What the task requires
Exactly the lines from the one containing "Flag of North" through the one containing "Cheesy corn fritters" in the listing below are to be copied, with the pictures left out.

[Record extracts — start]

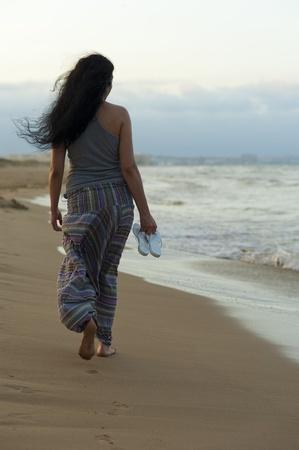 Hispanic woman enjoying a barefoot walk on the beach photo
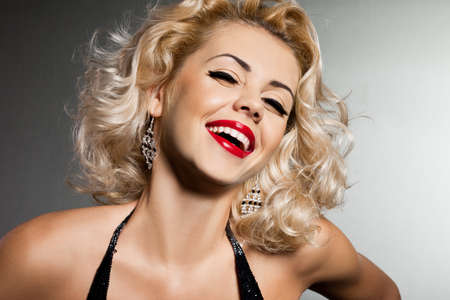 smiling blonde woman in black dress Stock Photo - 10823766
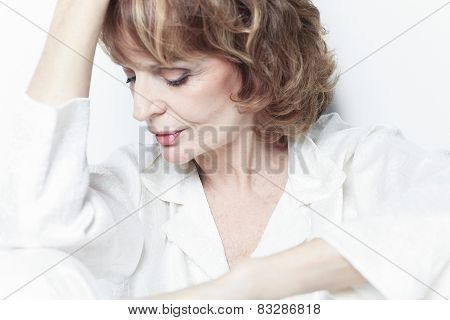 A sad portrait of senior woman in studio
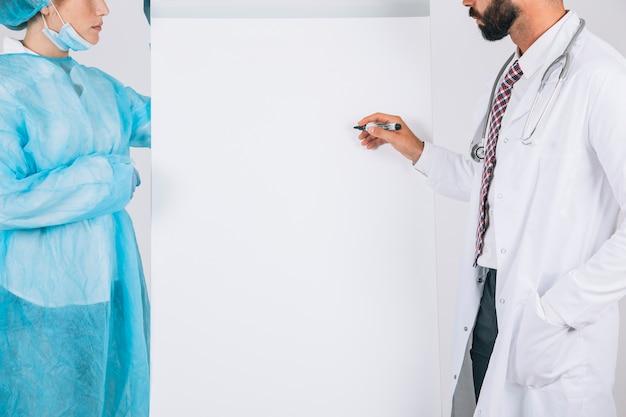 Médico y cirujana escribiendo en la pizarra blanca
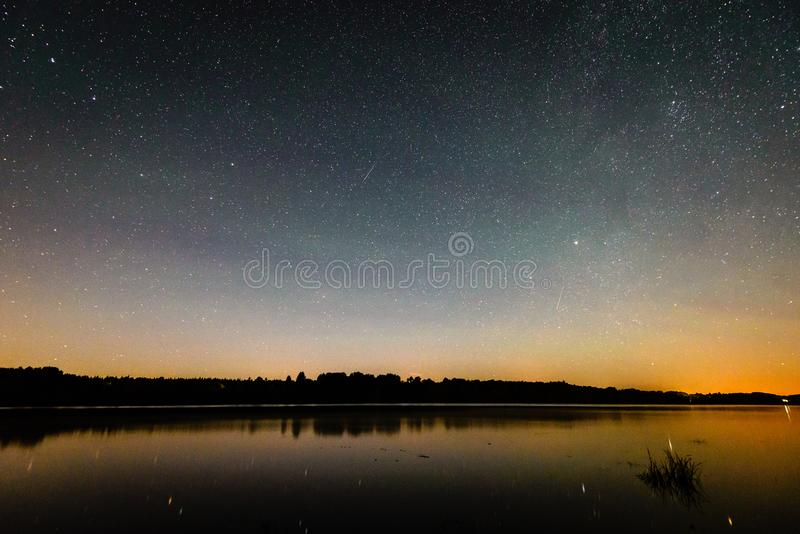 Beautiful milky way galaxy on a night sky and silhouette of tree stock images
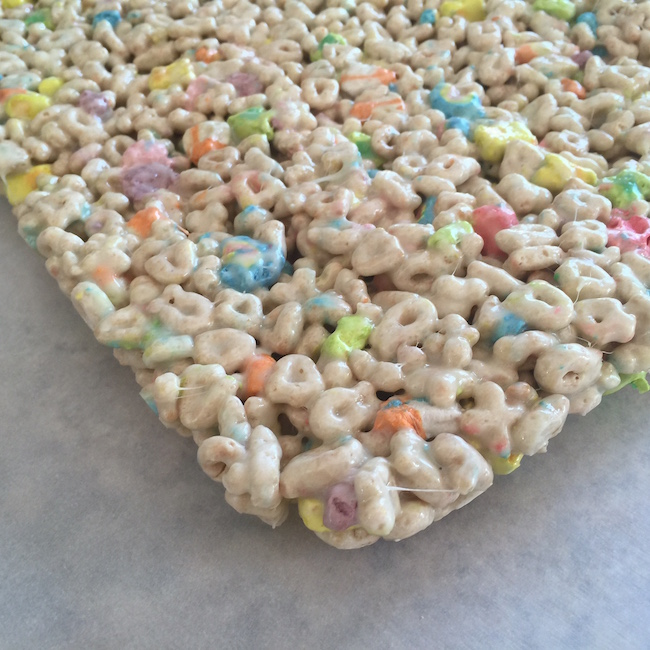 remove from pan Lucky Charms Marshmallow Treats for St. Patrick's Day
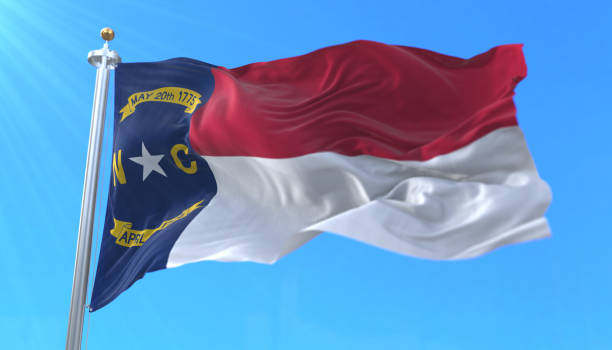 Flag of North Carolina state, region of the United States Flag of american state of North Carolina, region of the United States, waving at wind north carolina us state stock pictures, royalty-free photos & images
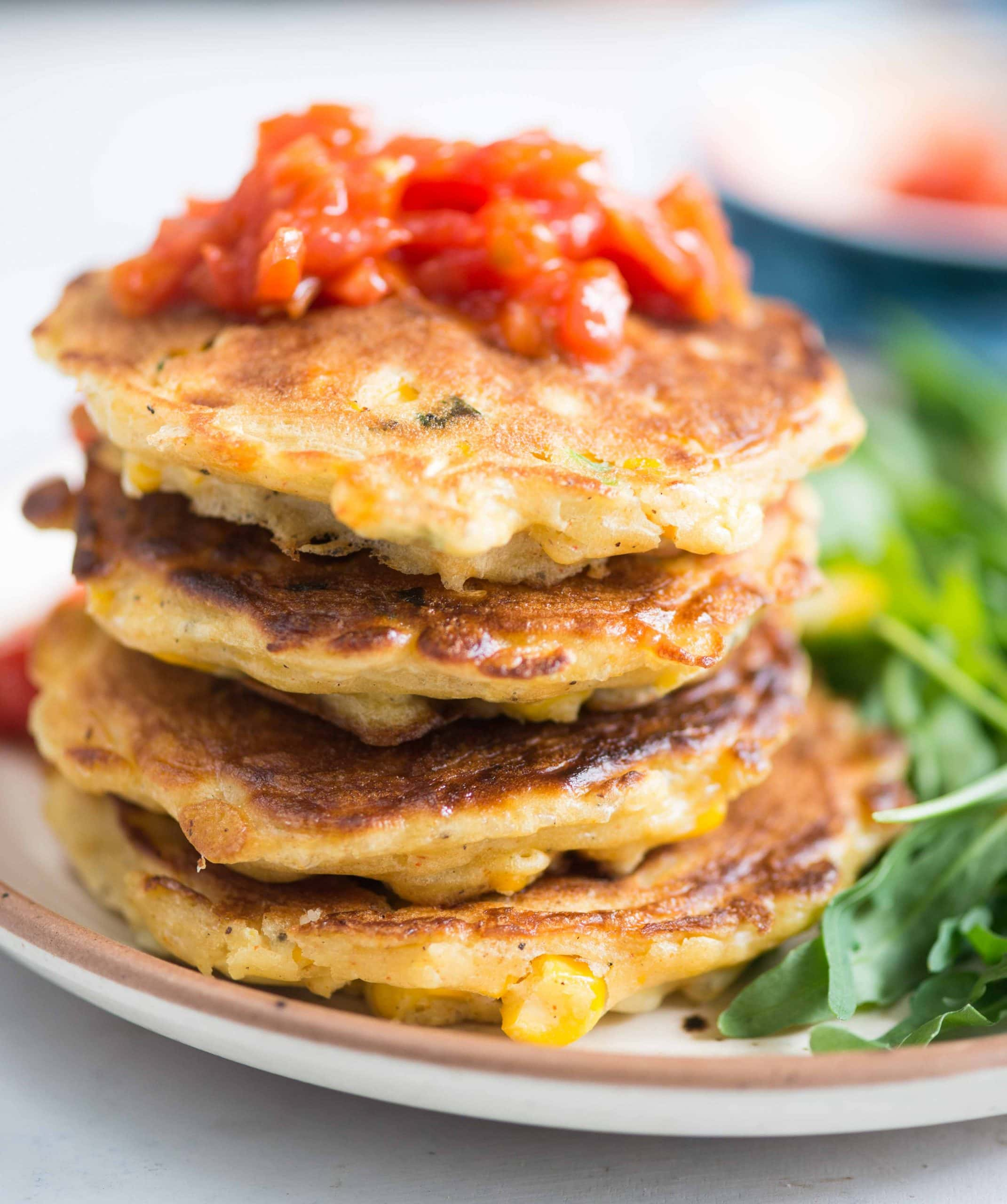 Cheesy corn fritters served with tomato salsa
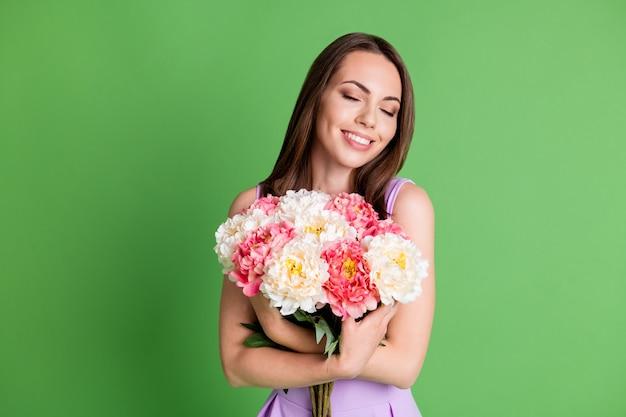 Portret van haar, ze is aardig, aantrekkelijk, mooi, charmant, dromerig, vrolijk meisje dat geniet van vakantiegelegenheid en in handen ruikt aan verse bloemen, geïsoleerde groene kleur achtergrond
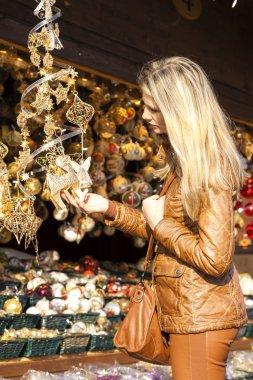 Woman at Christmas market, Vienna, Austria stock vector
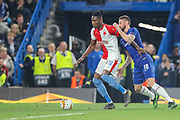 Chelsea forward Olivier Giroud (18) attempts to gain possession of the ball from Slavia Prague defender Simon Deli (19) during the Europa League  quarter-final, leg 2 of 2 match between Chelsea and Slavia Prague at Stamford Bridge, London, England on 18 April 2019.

[Record extracts — finish]

Result of this task
 Flag of North Carolina state, region of the United States Flag of american state of North Carolina, region of the United States, waving at wind north carolina us state stock pictures, royalty-free photos & images
 Cheesy corn fritters served with tomato salsa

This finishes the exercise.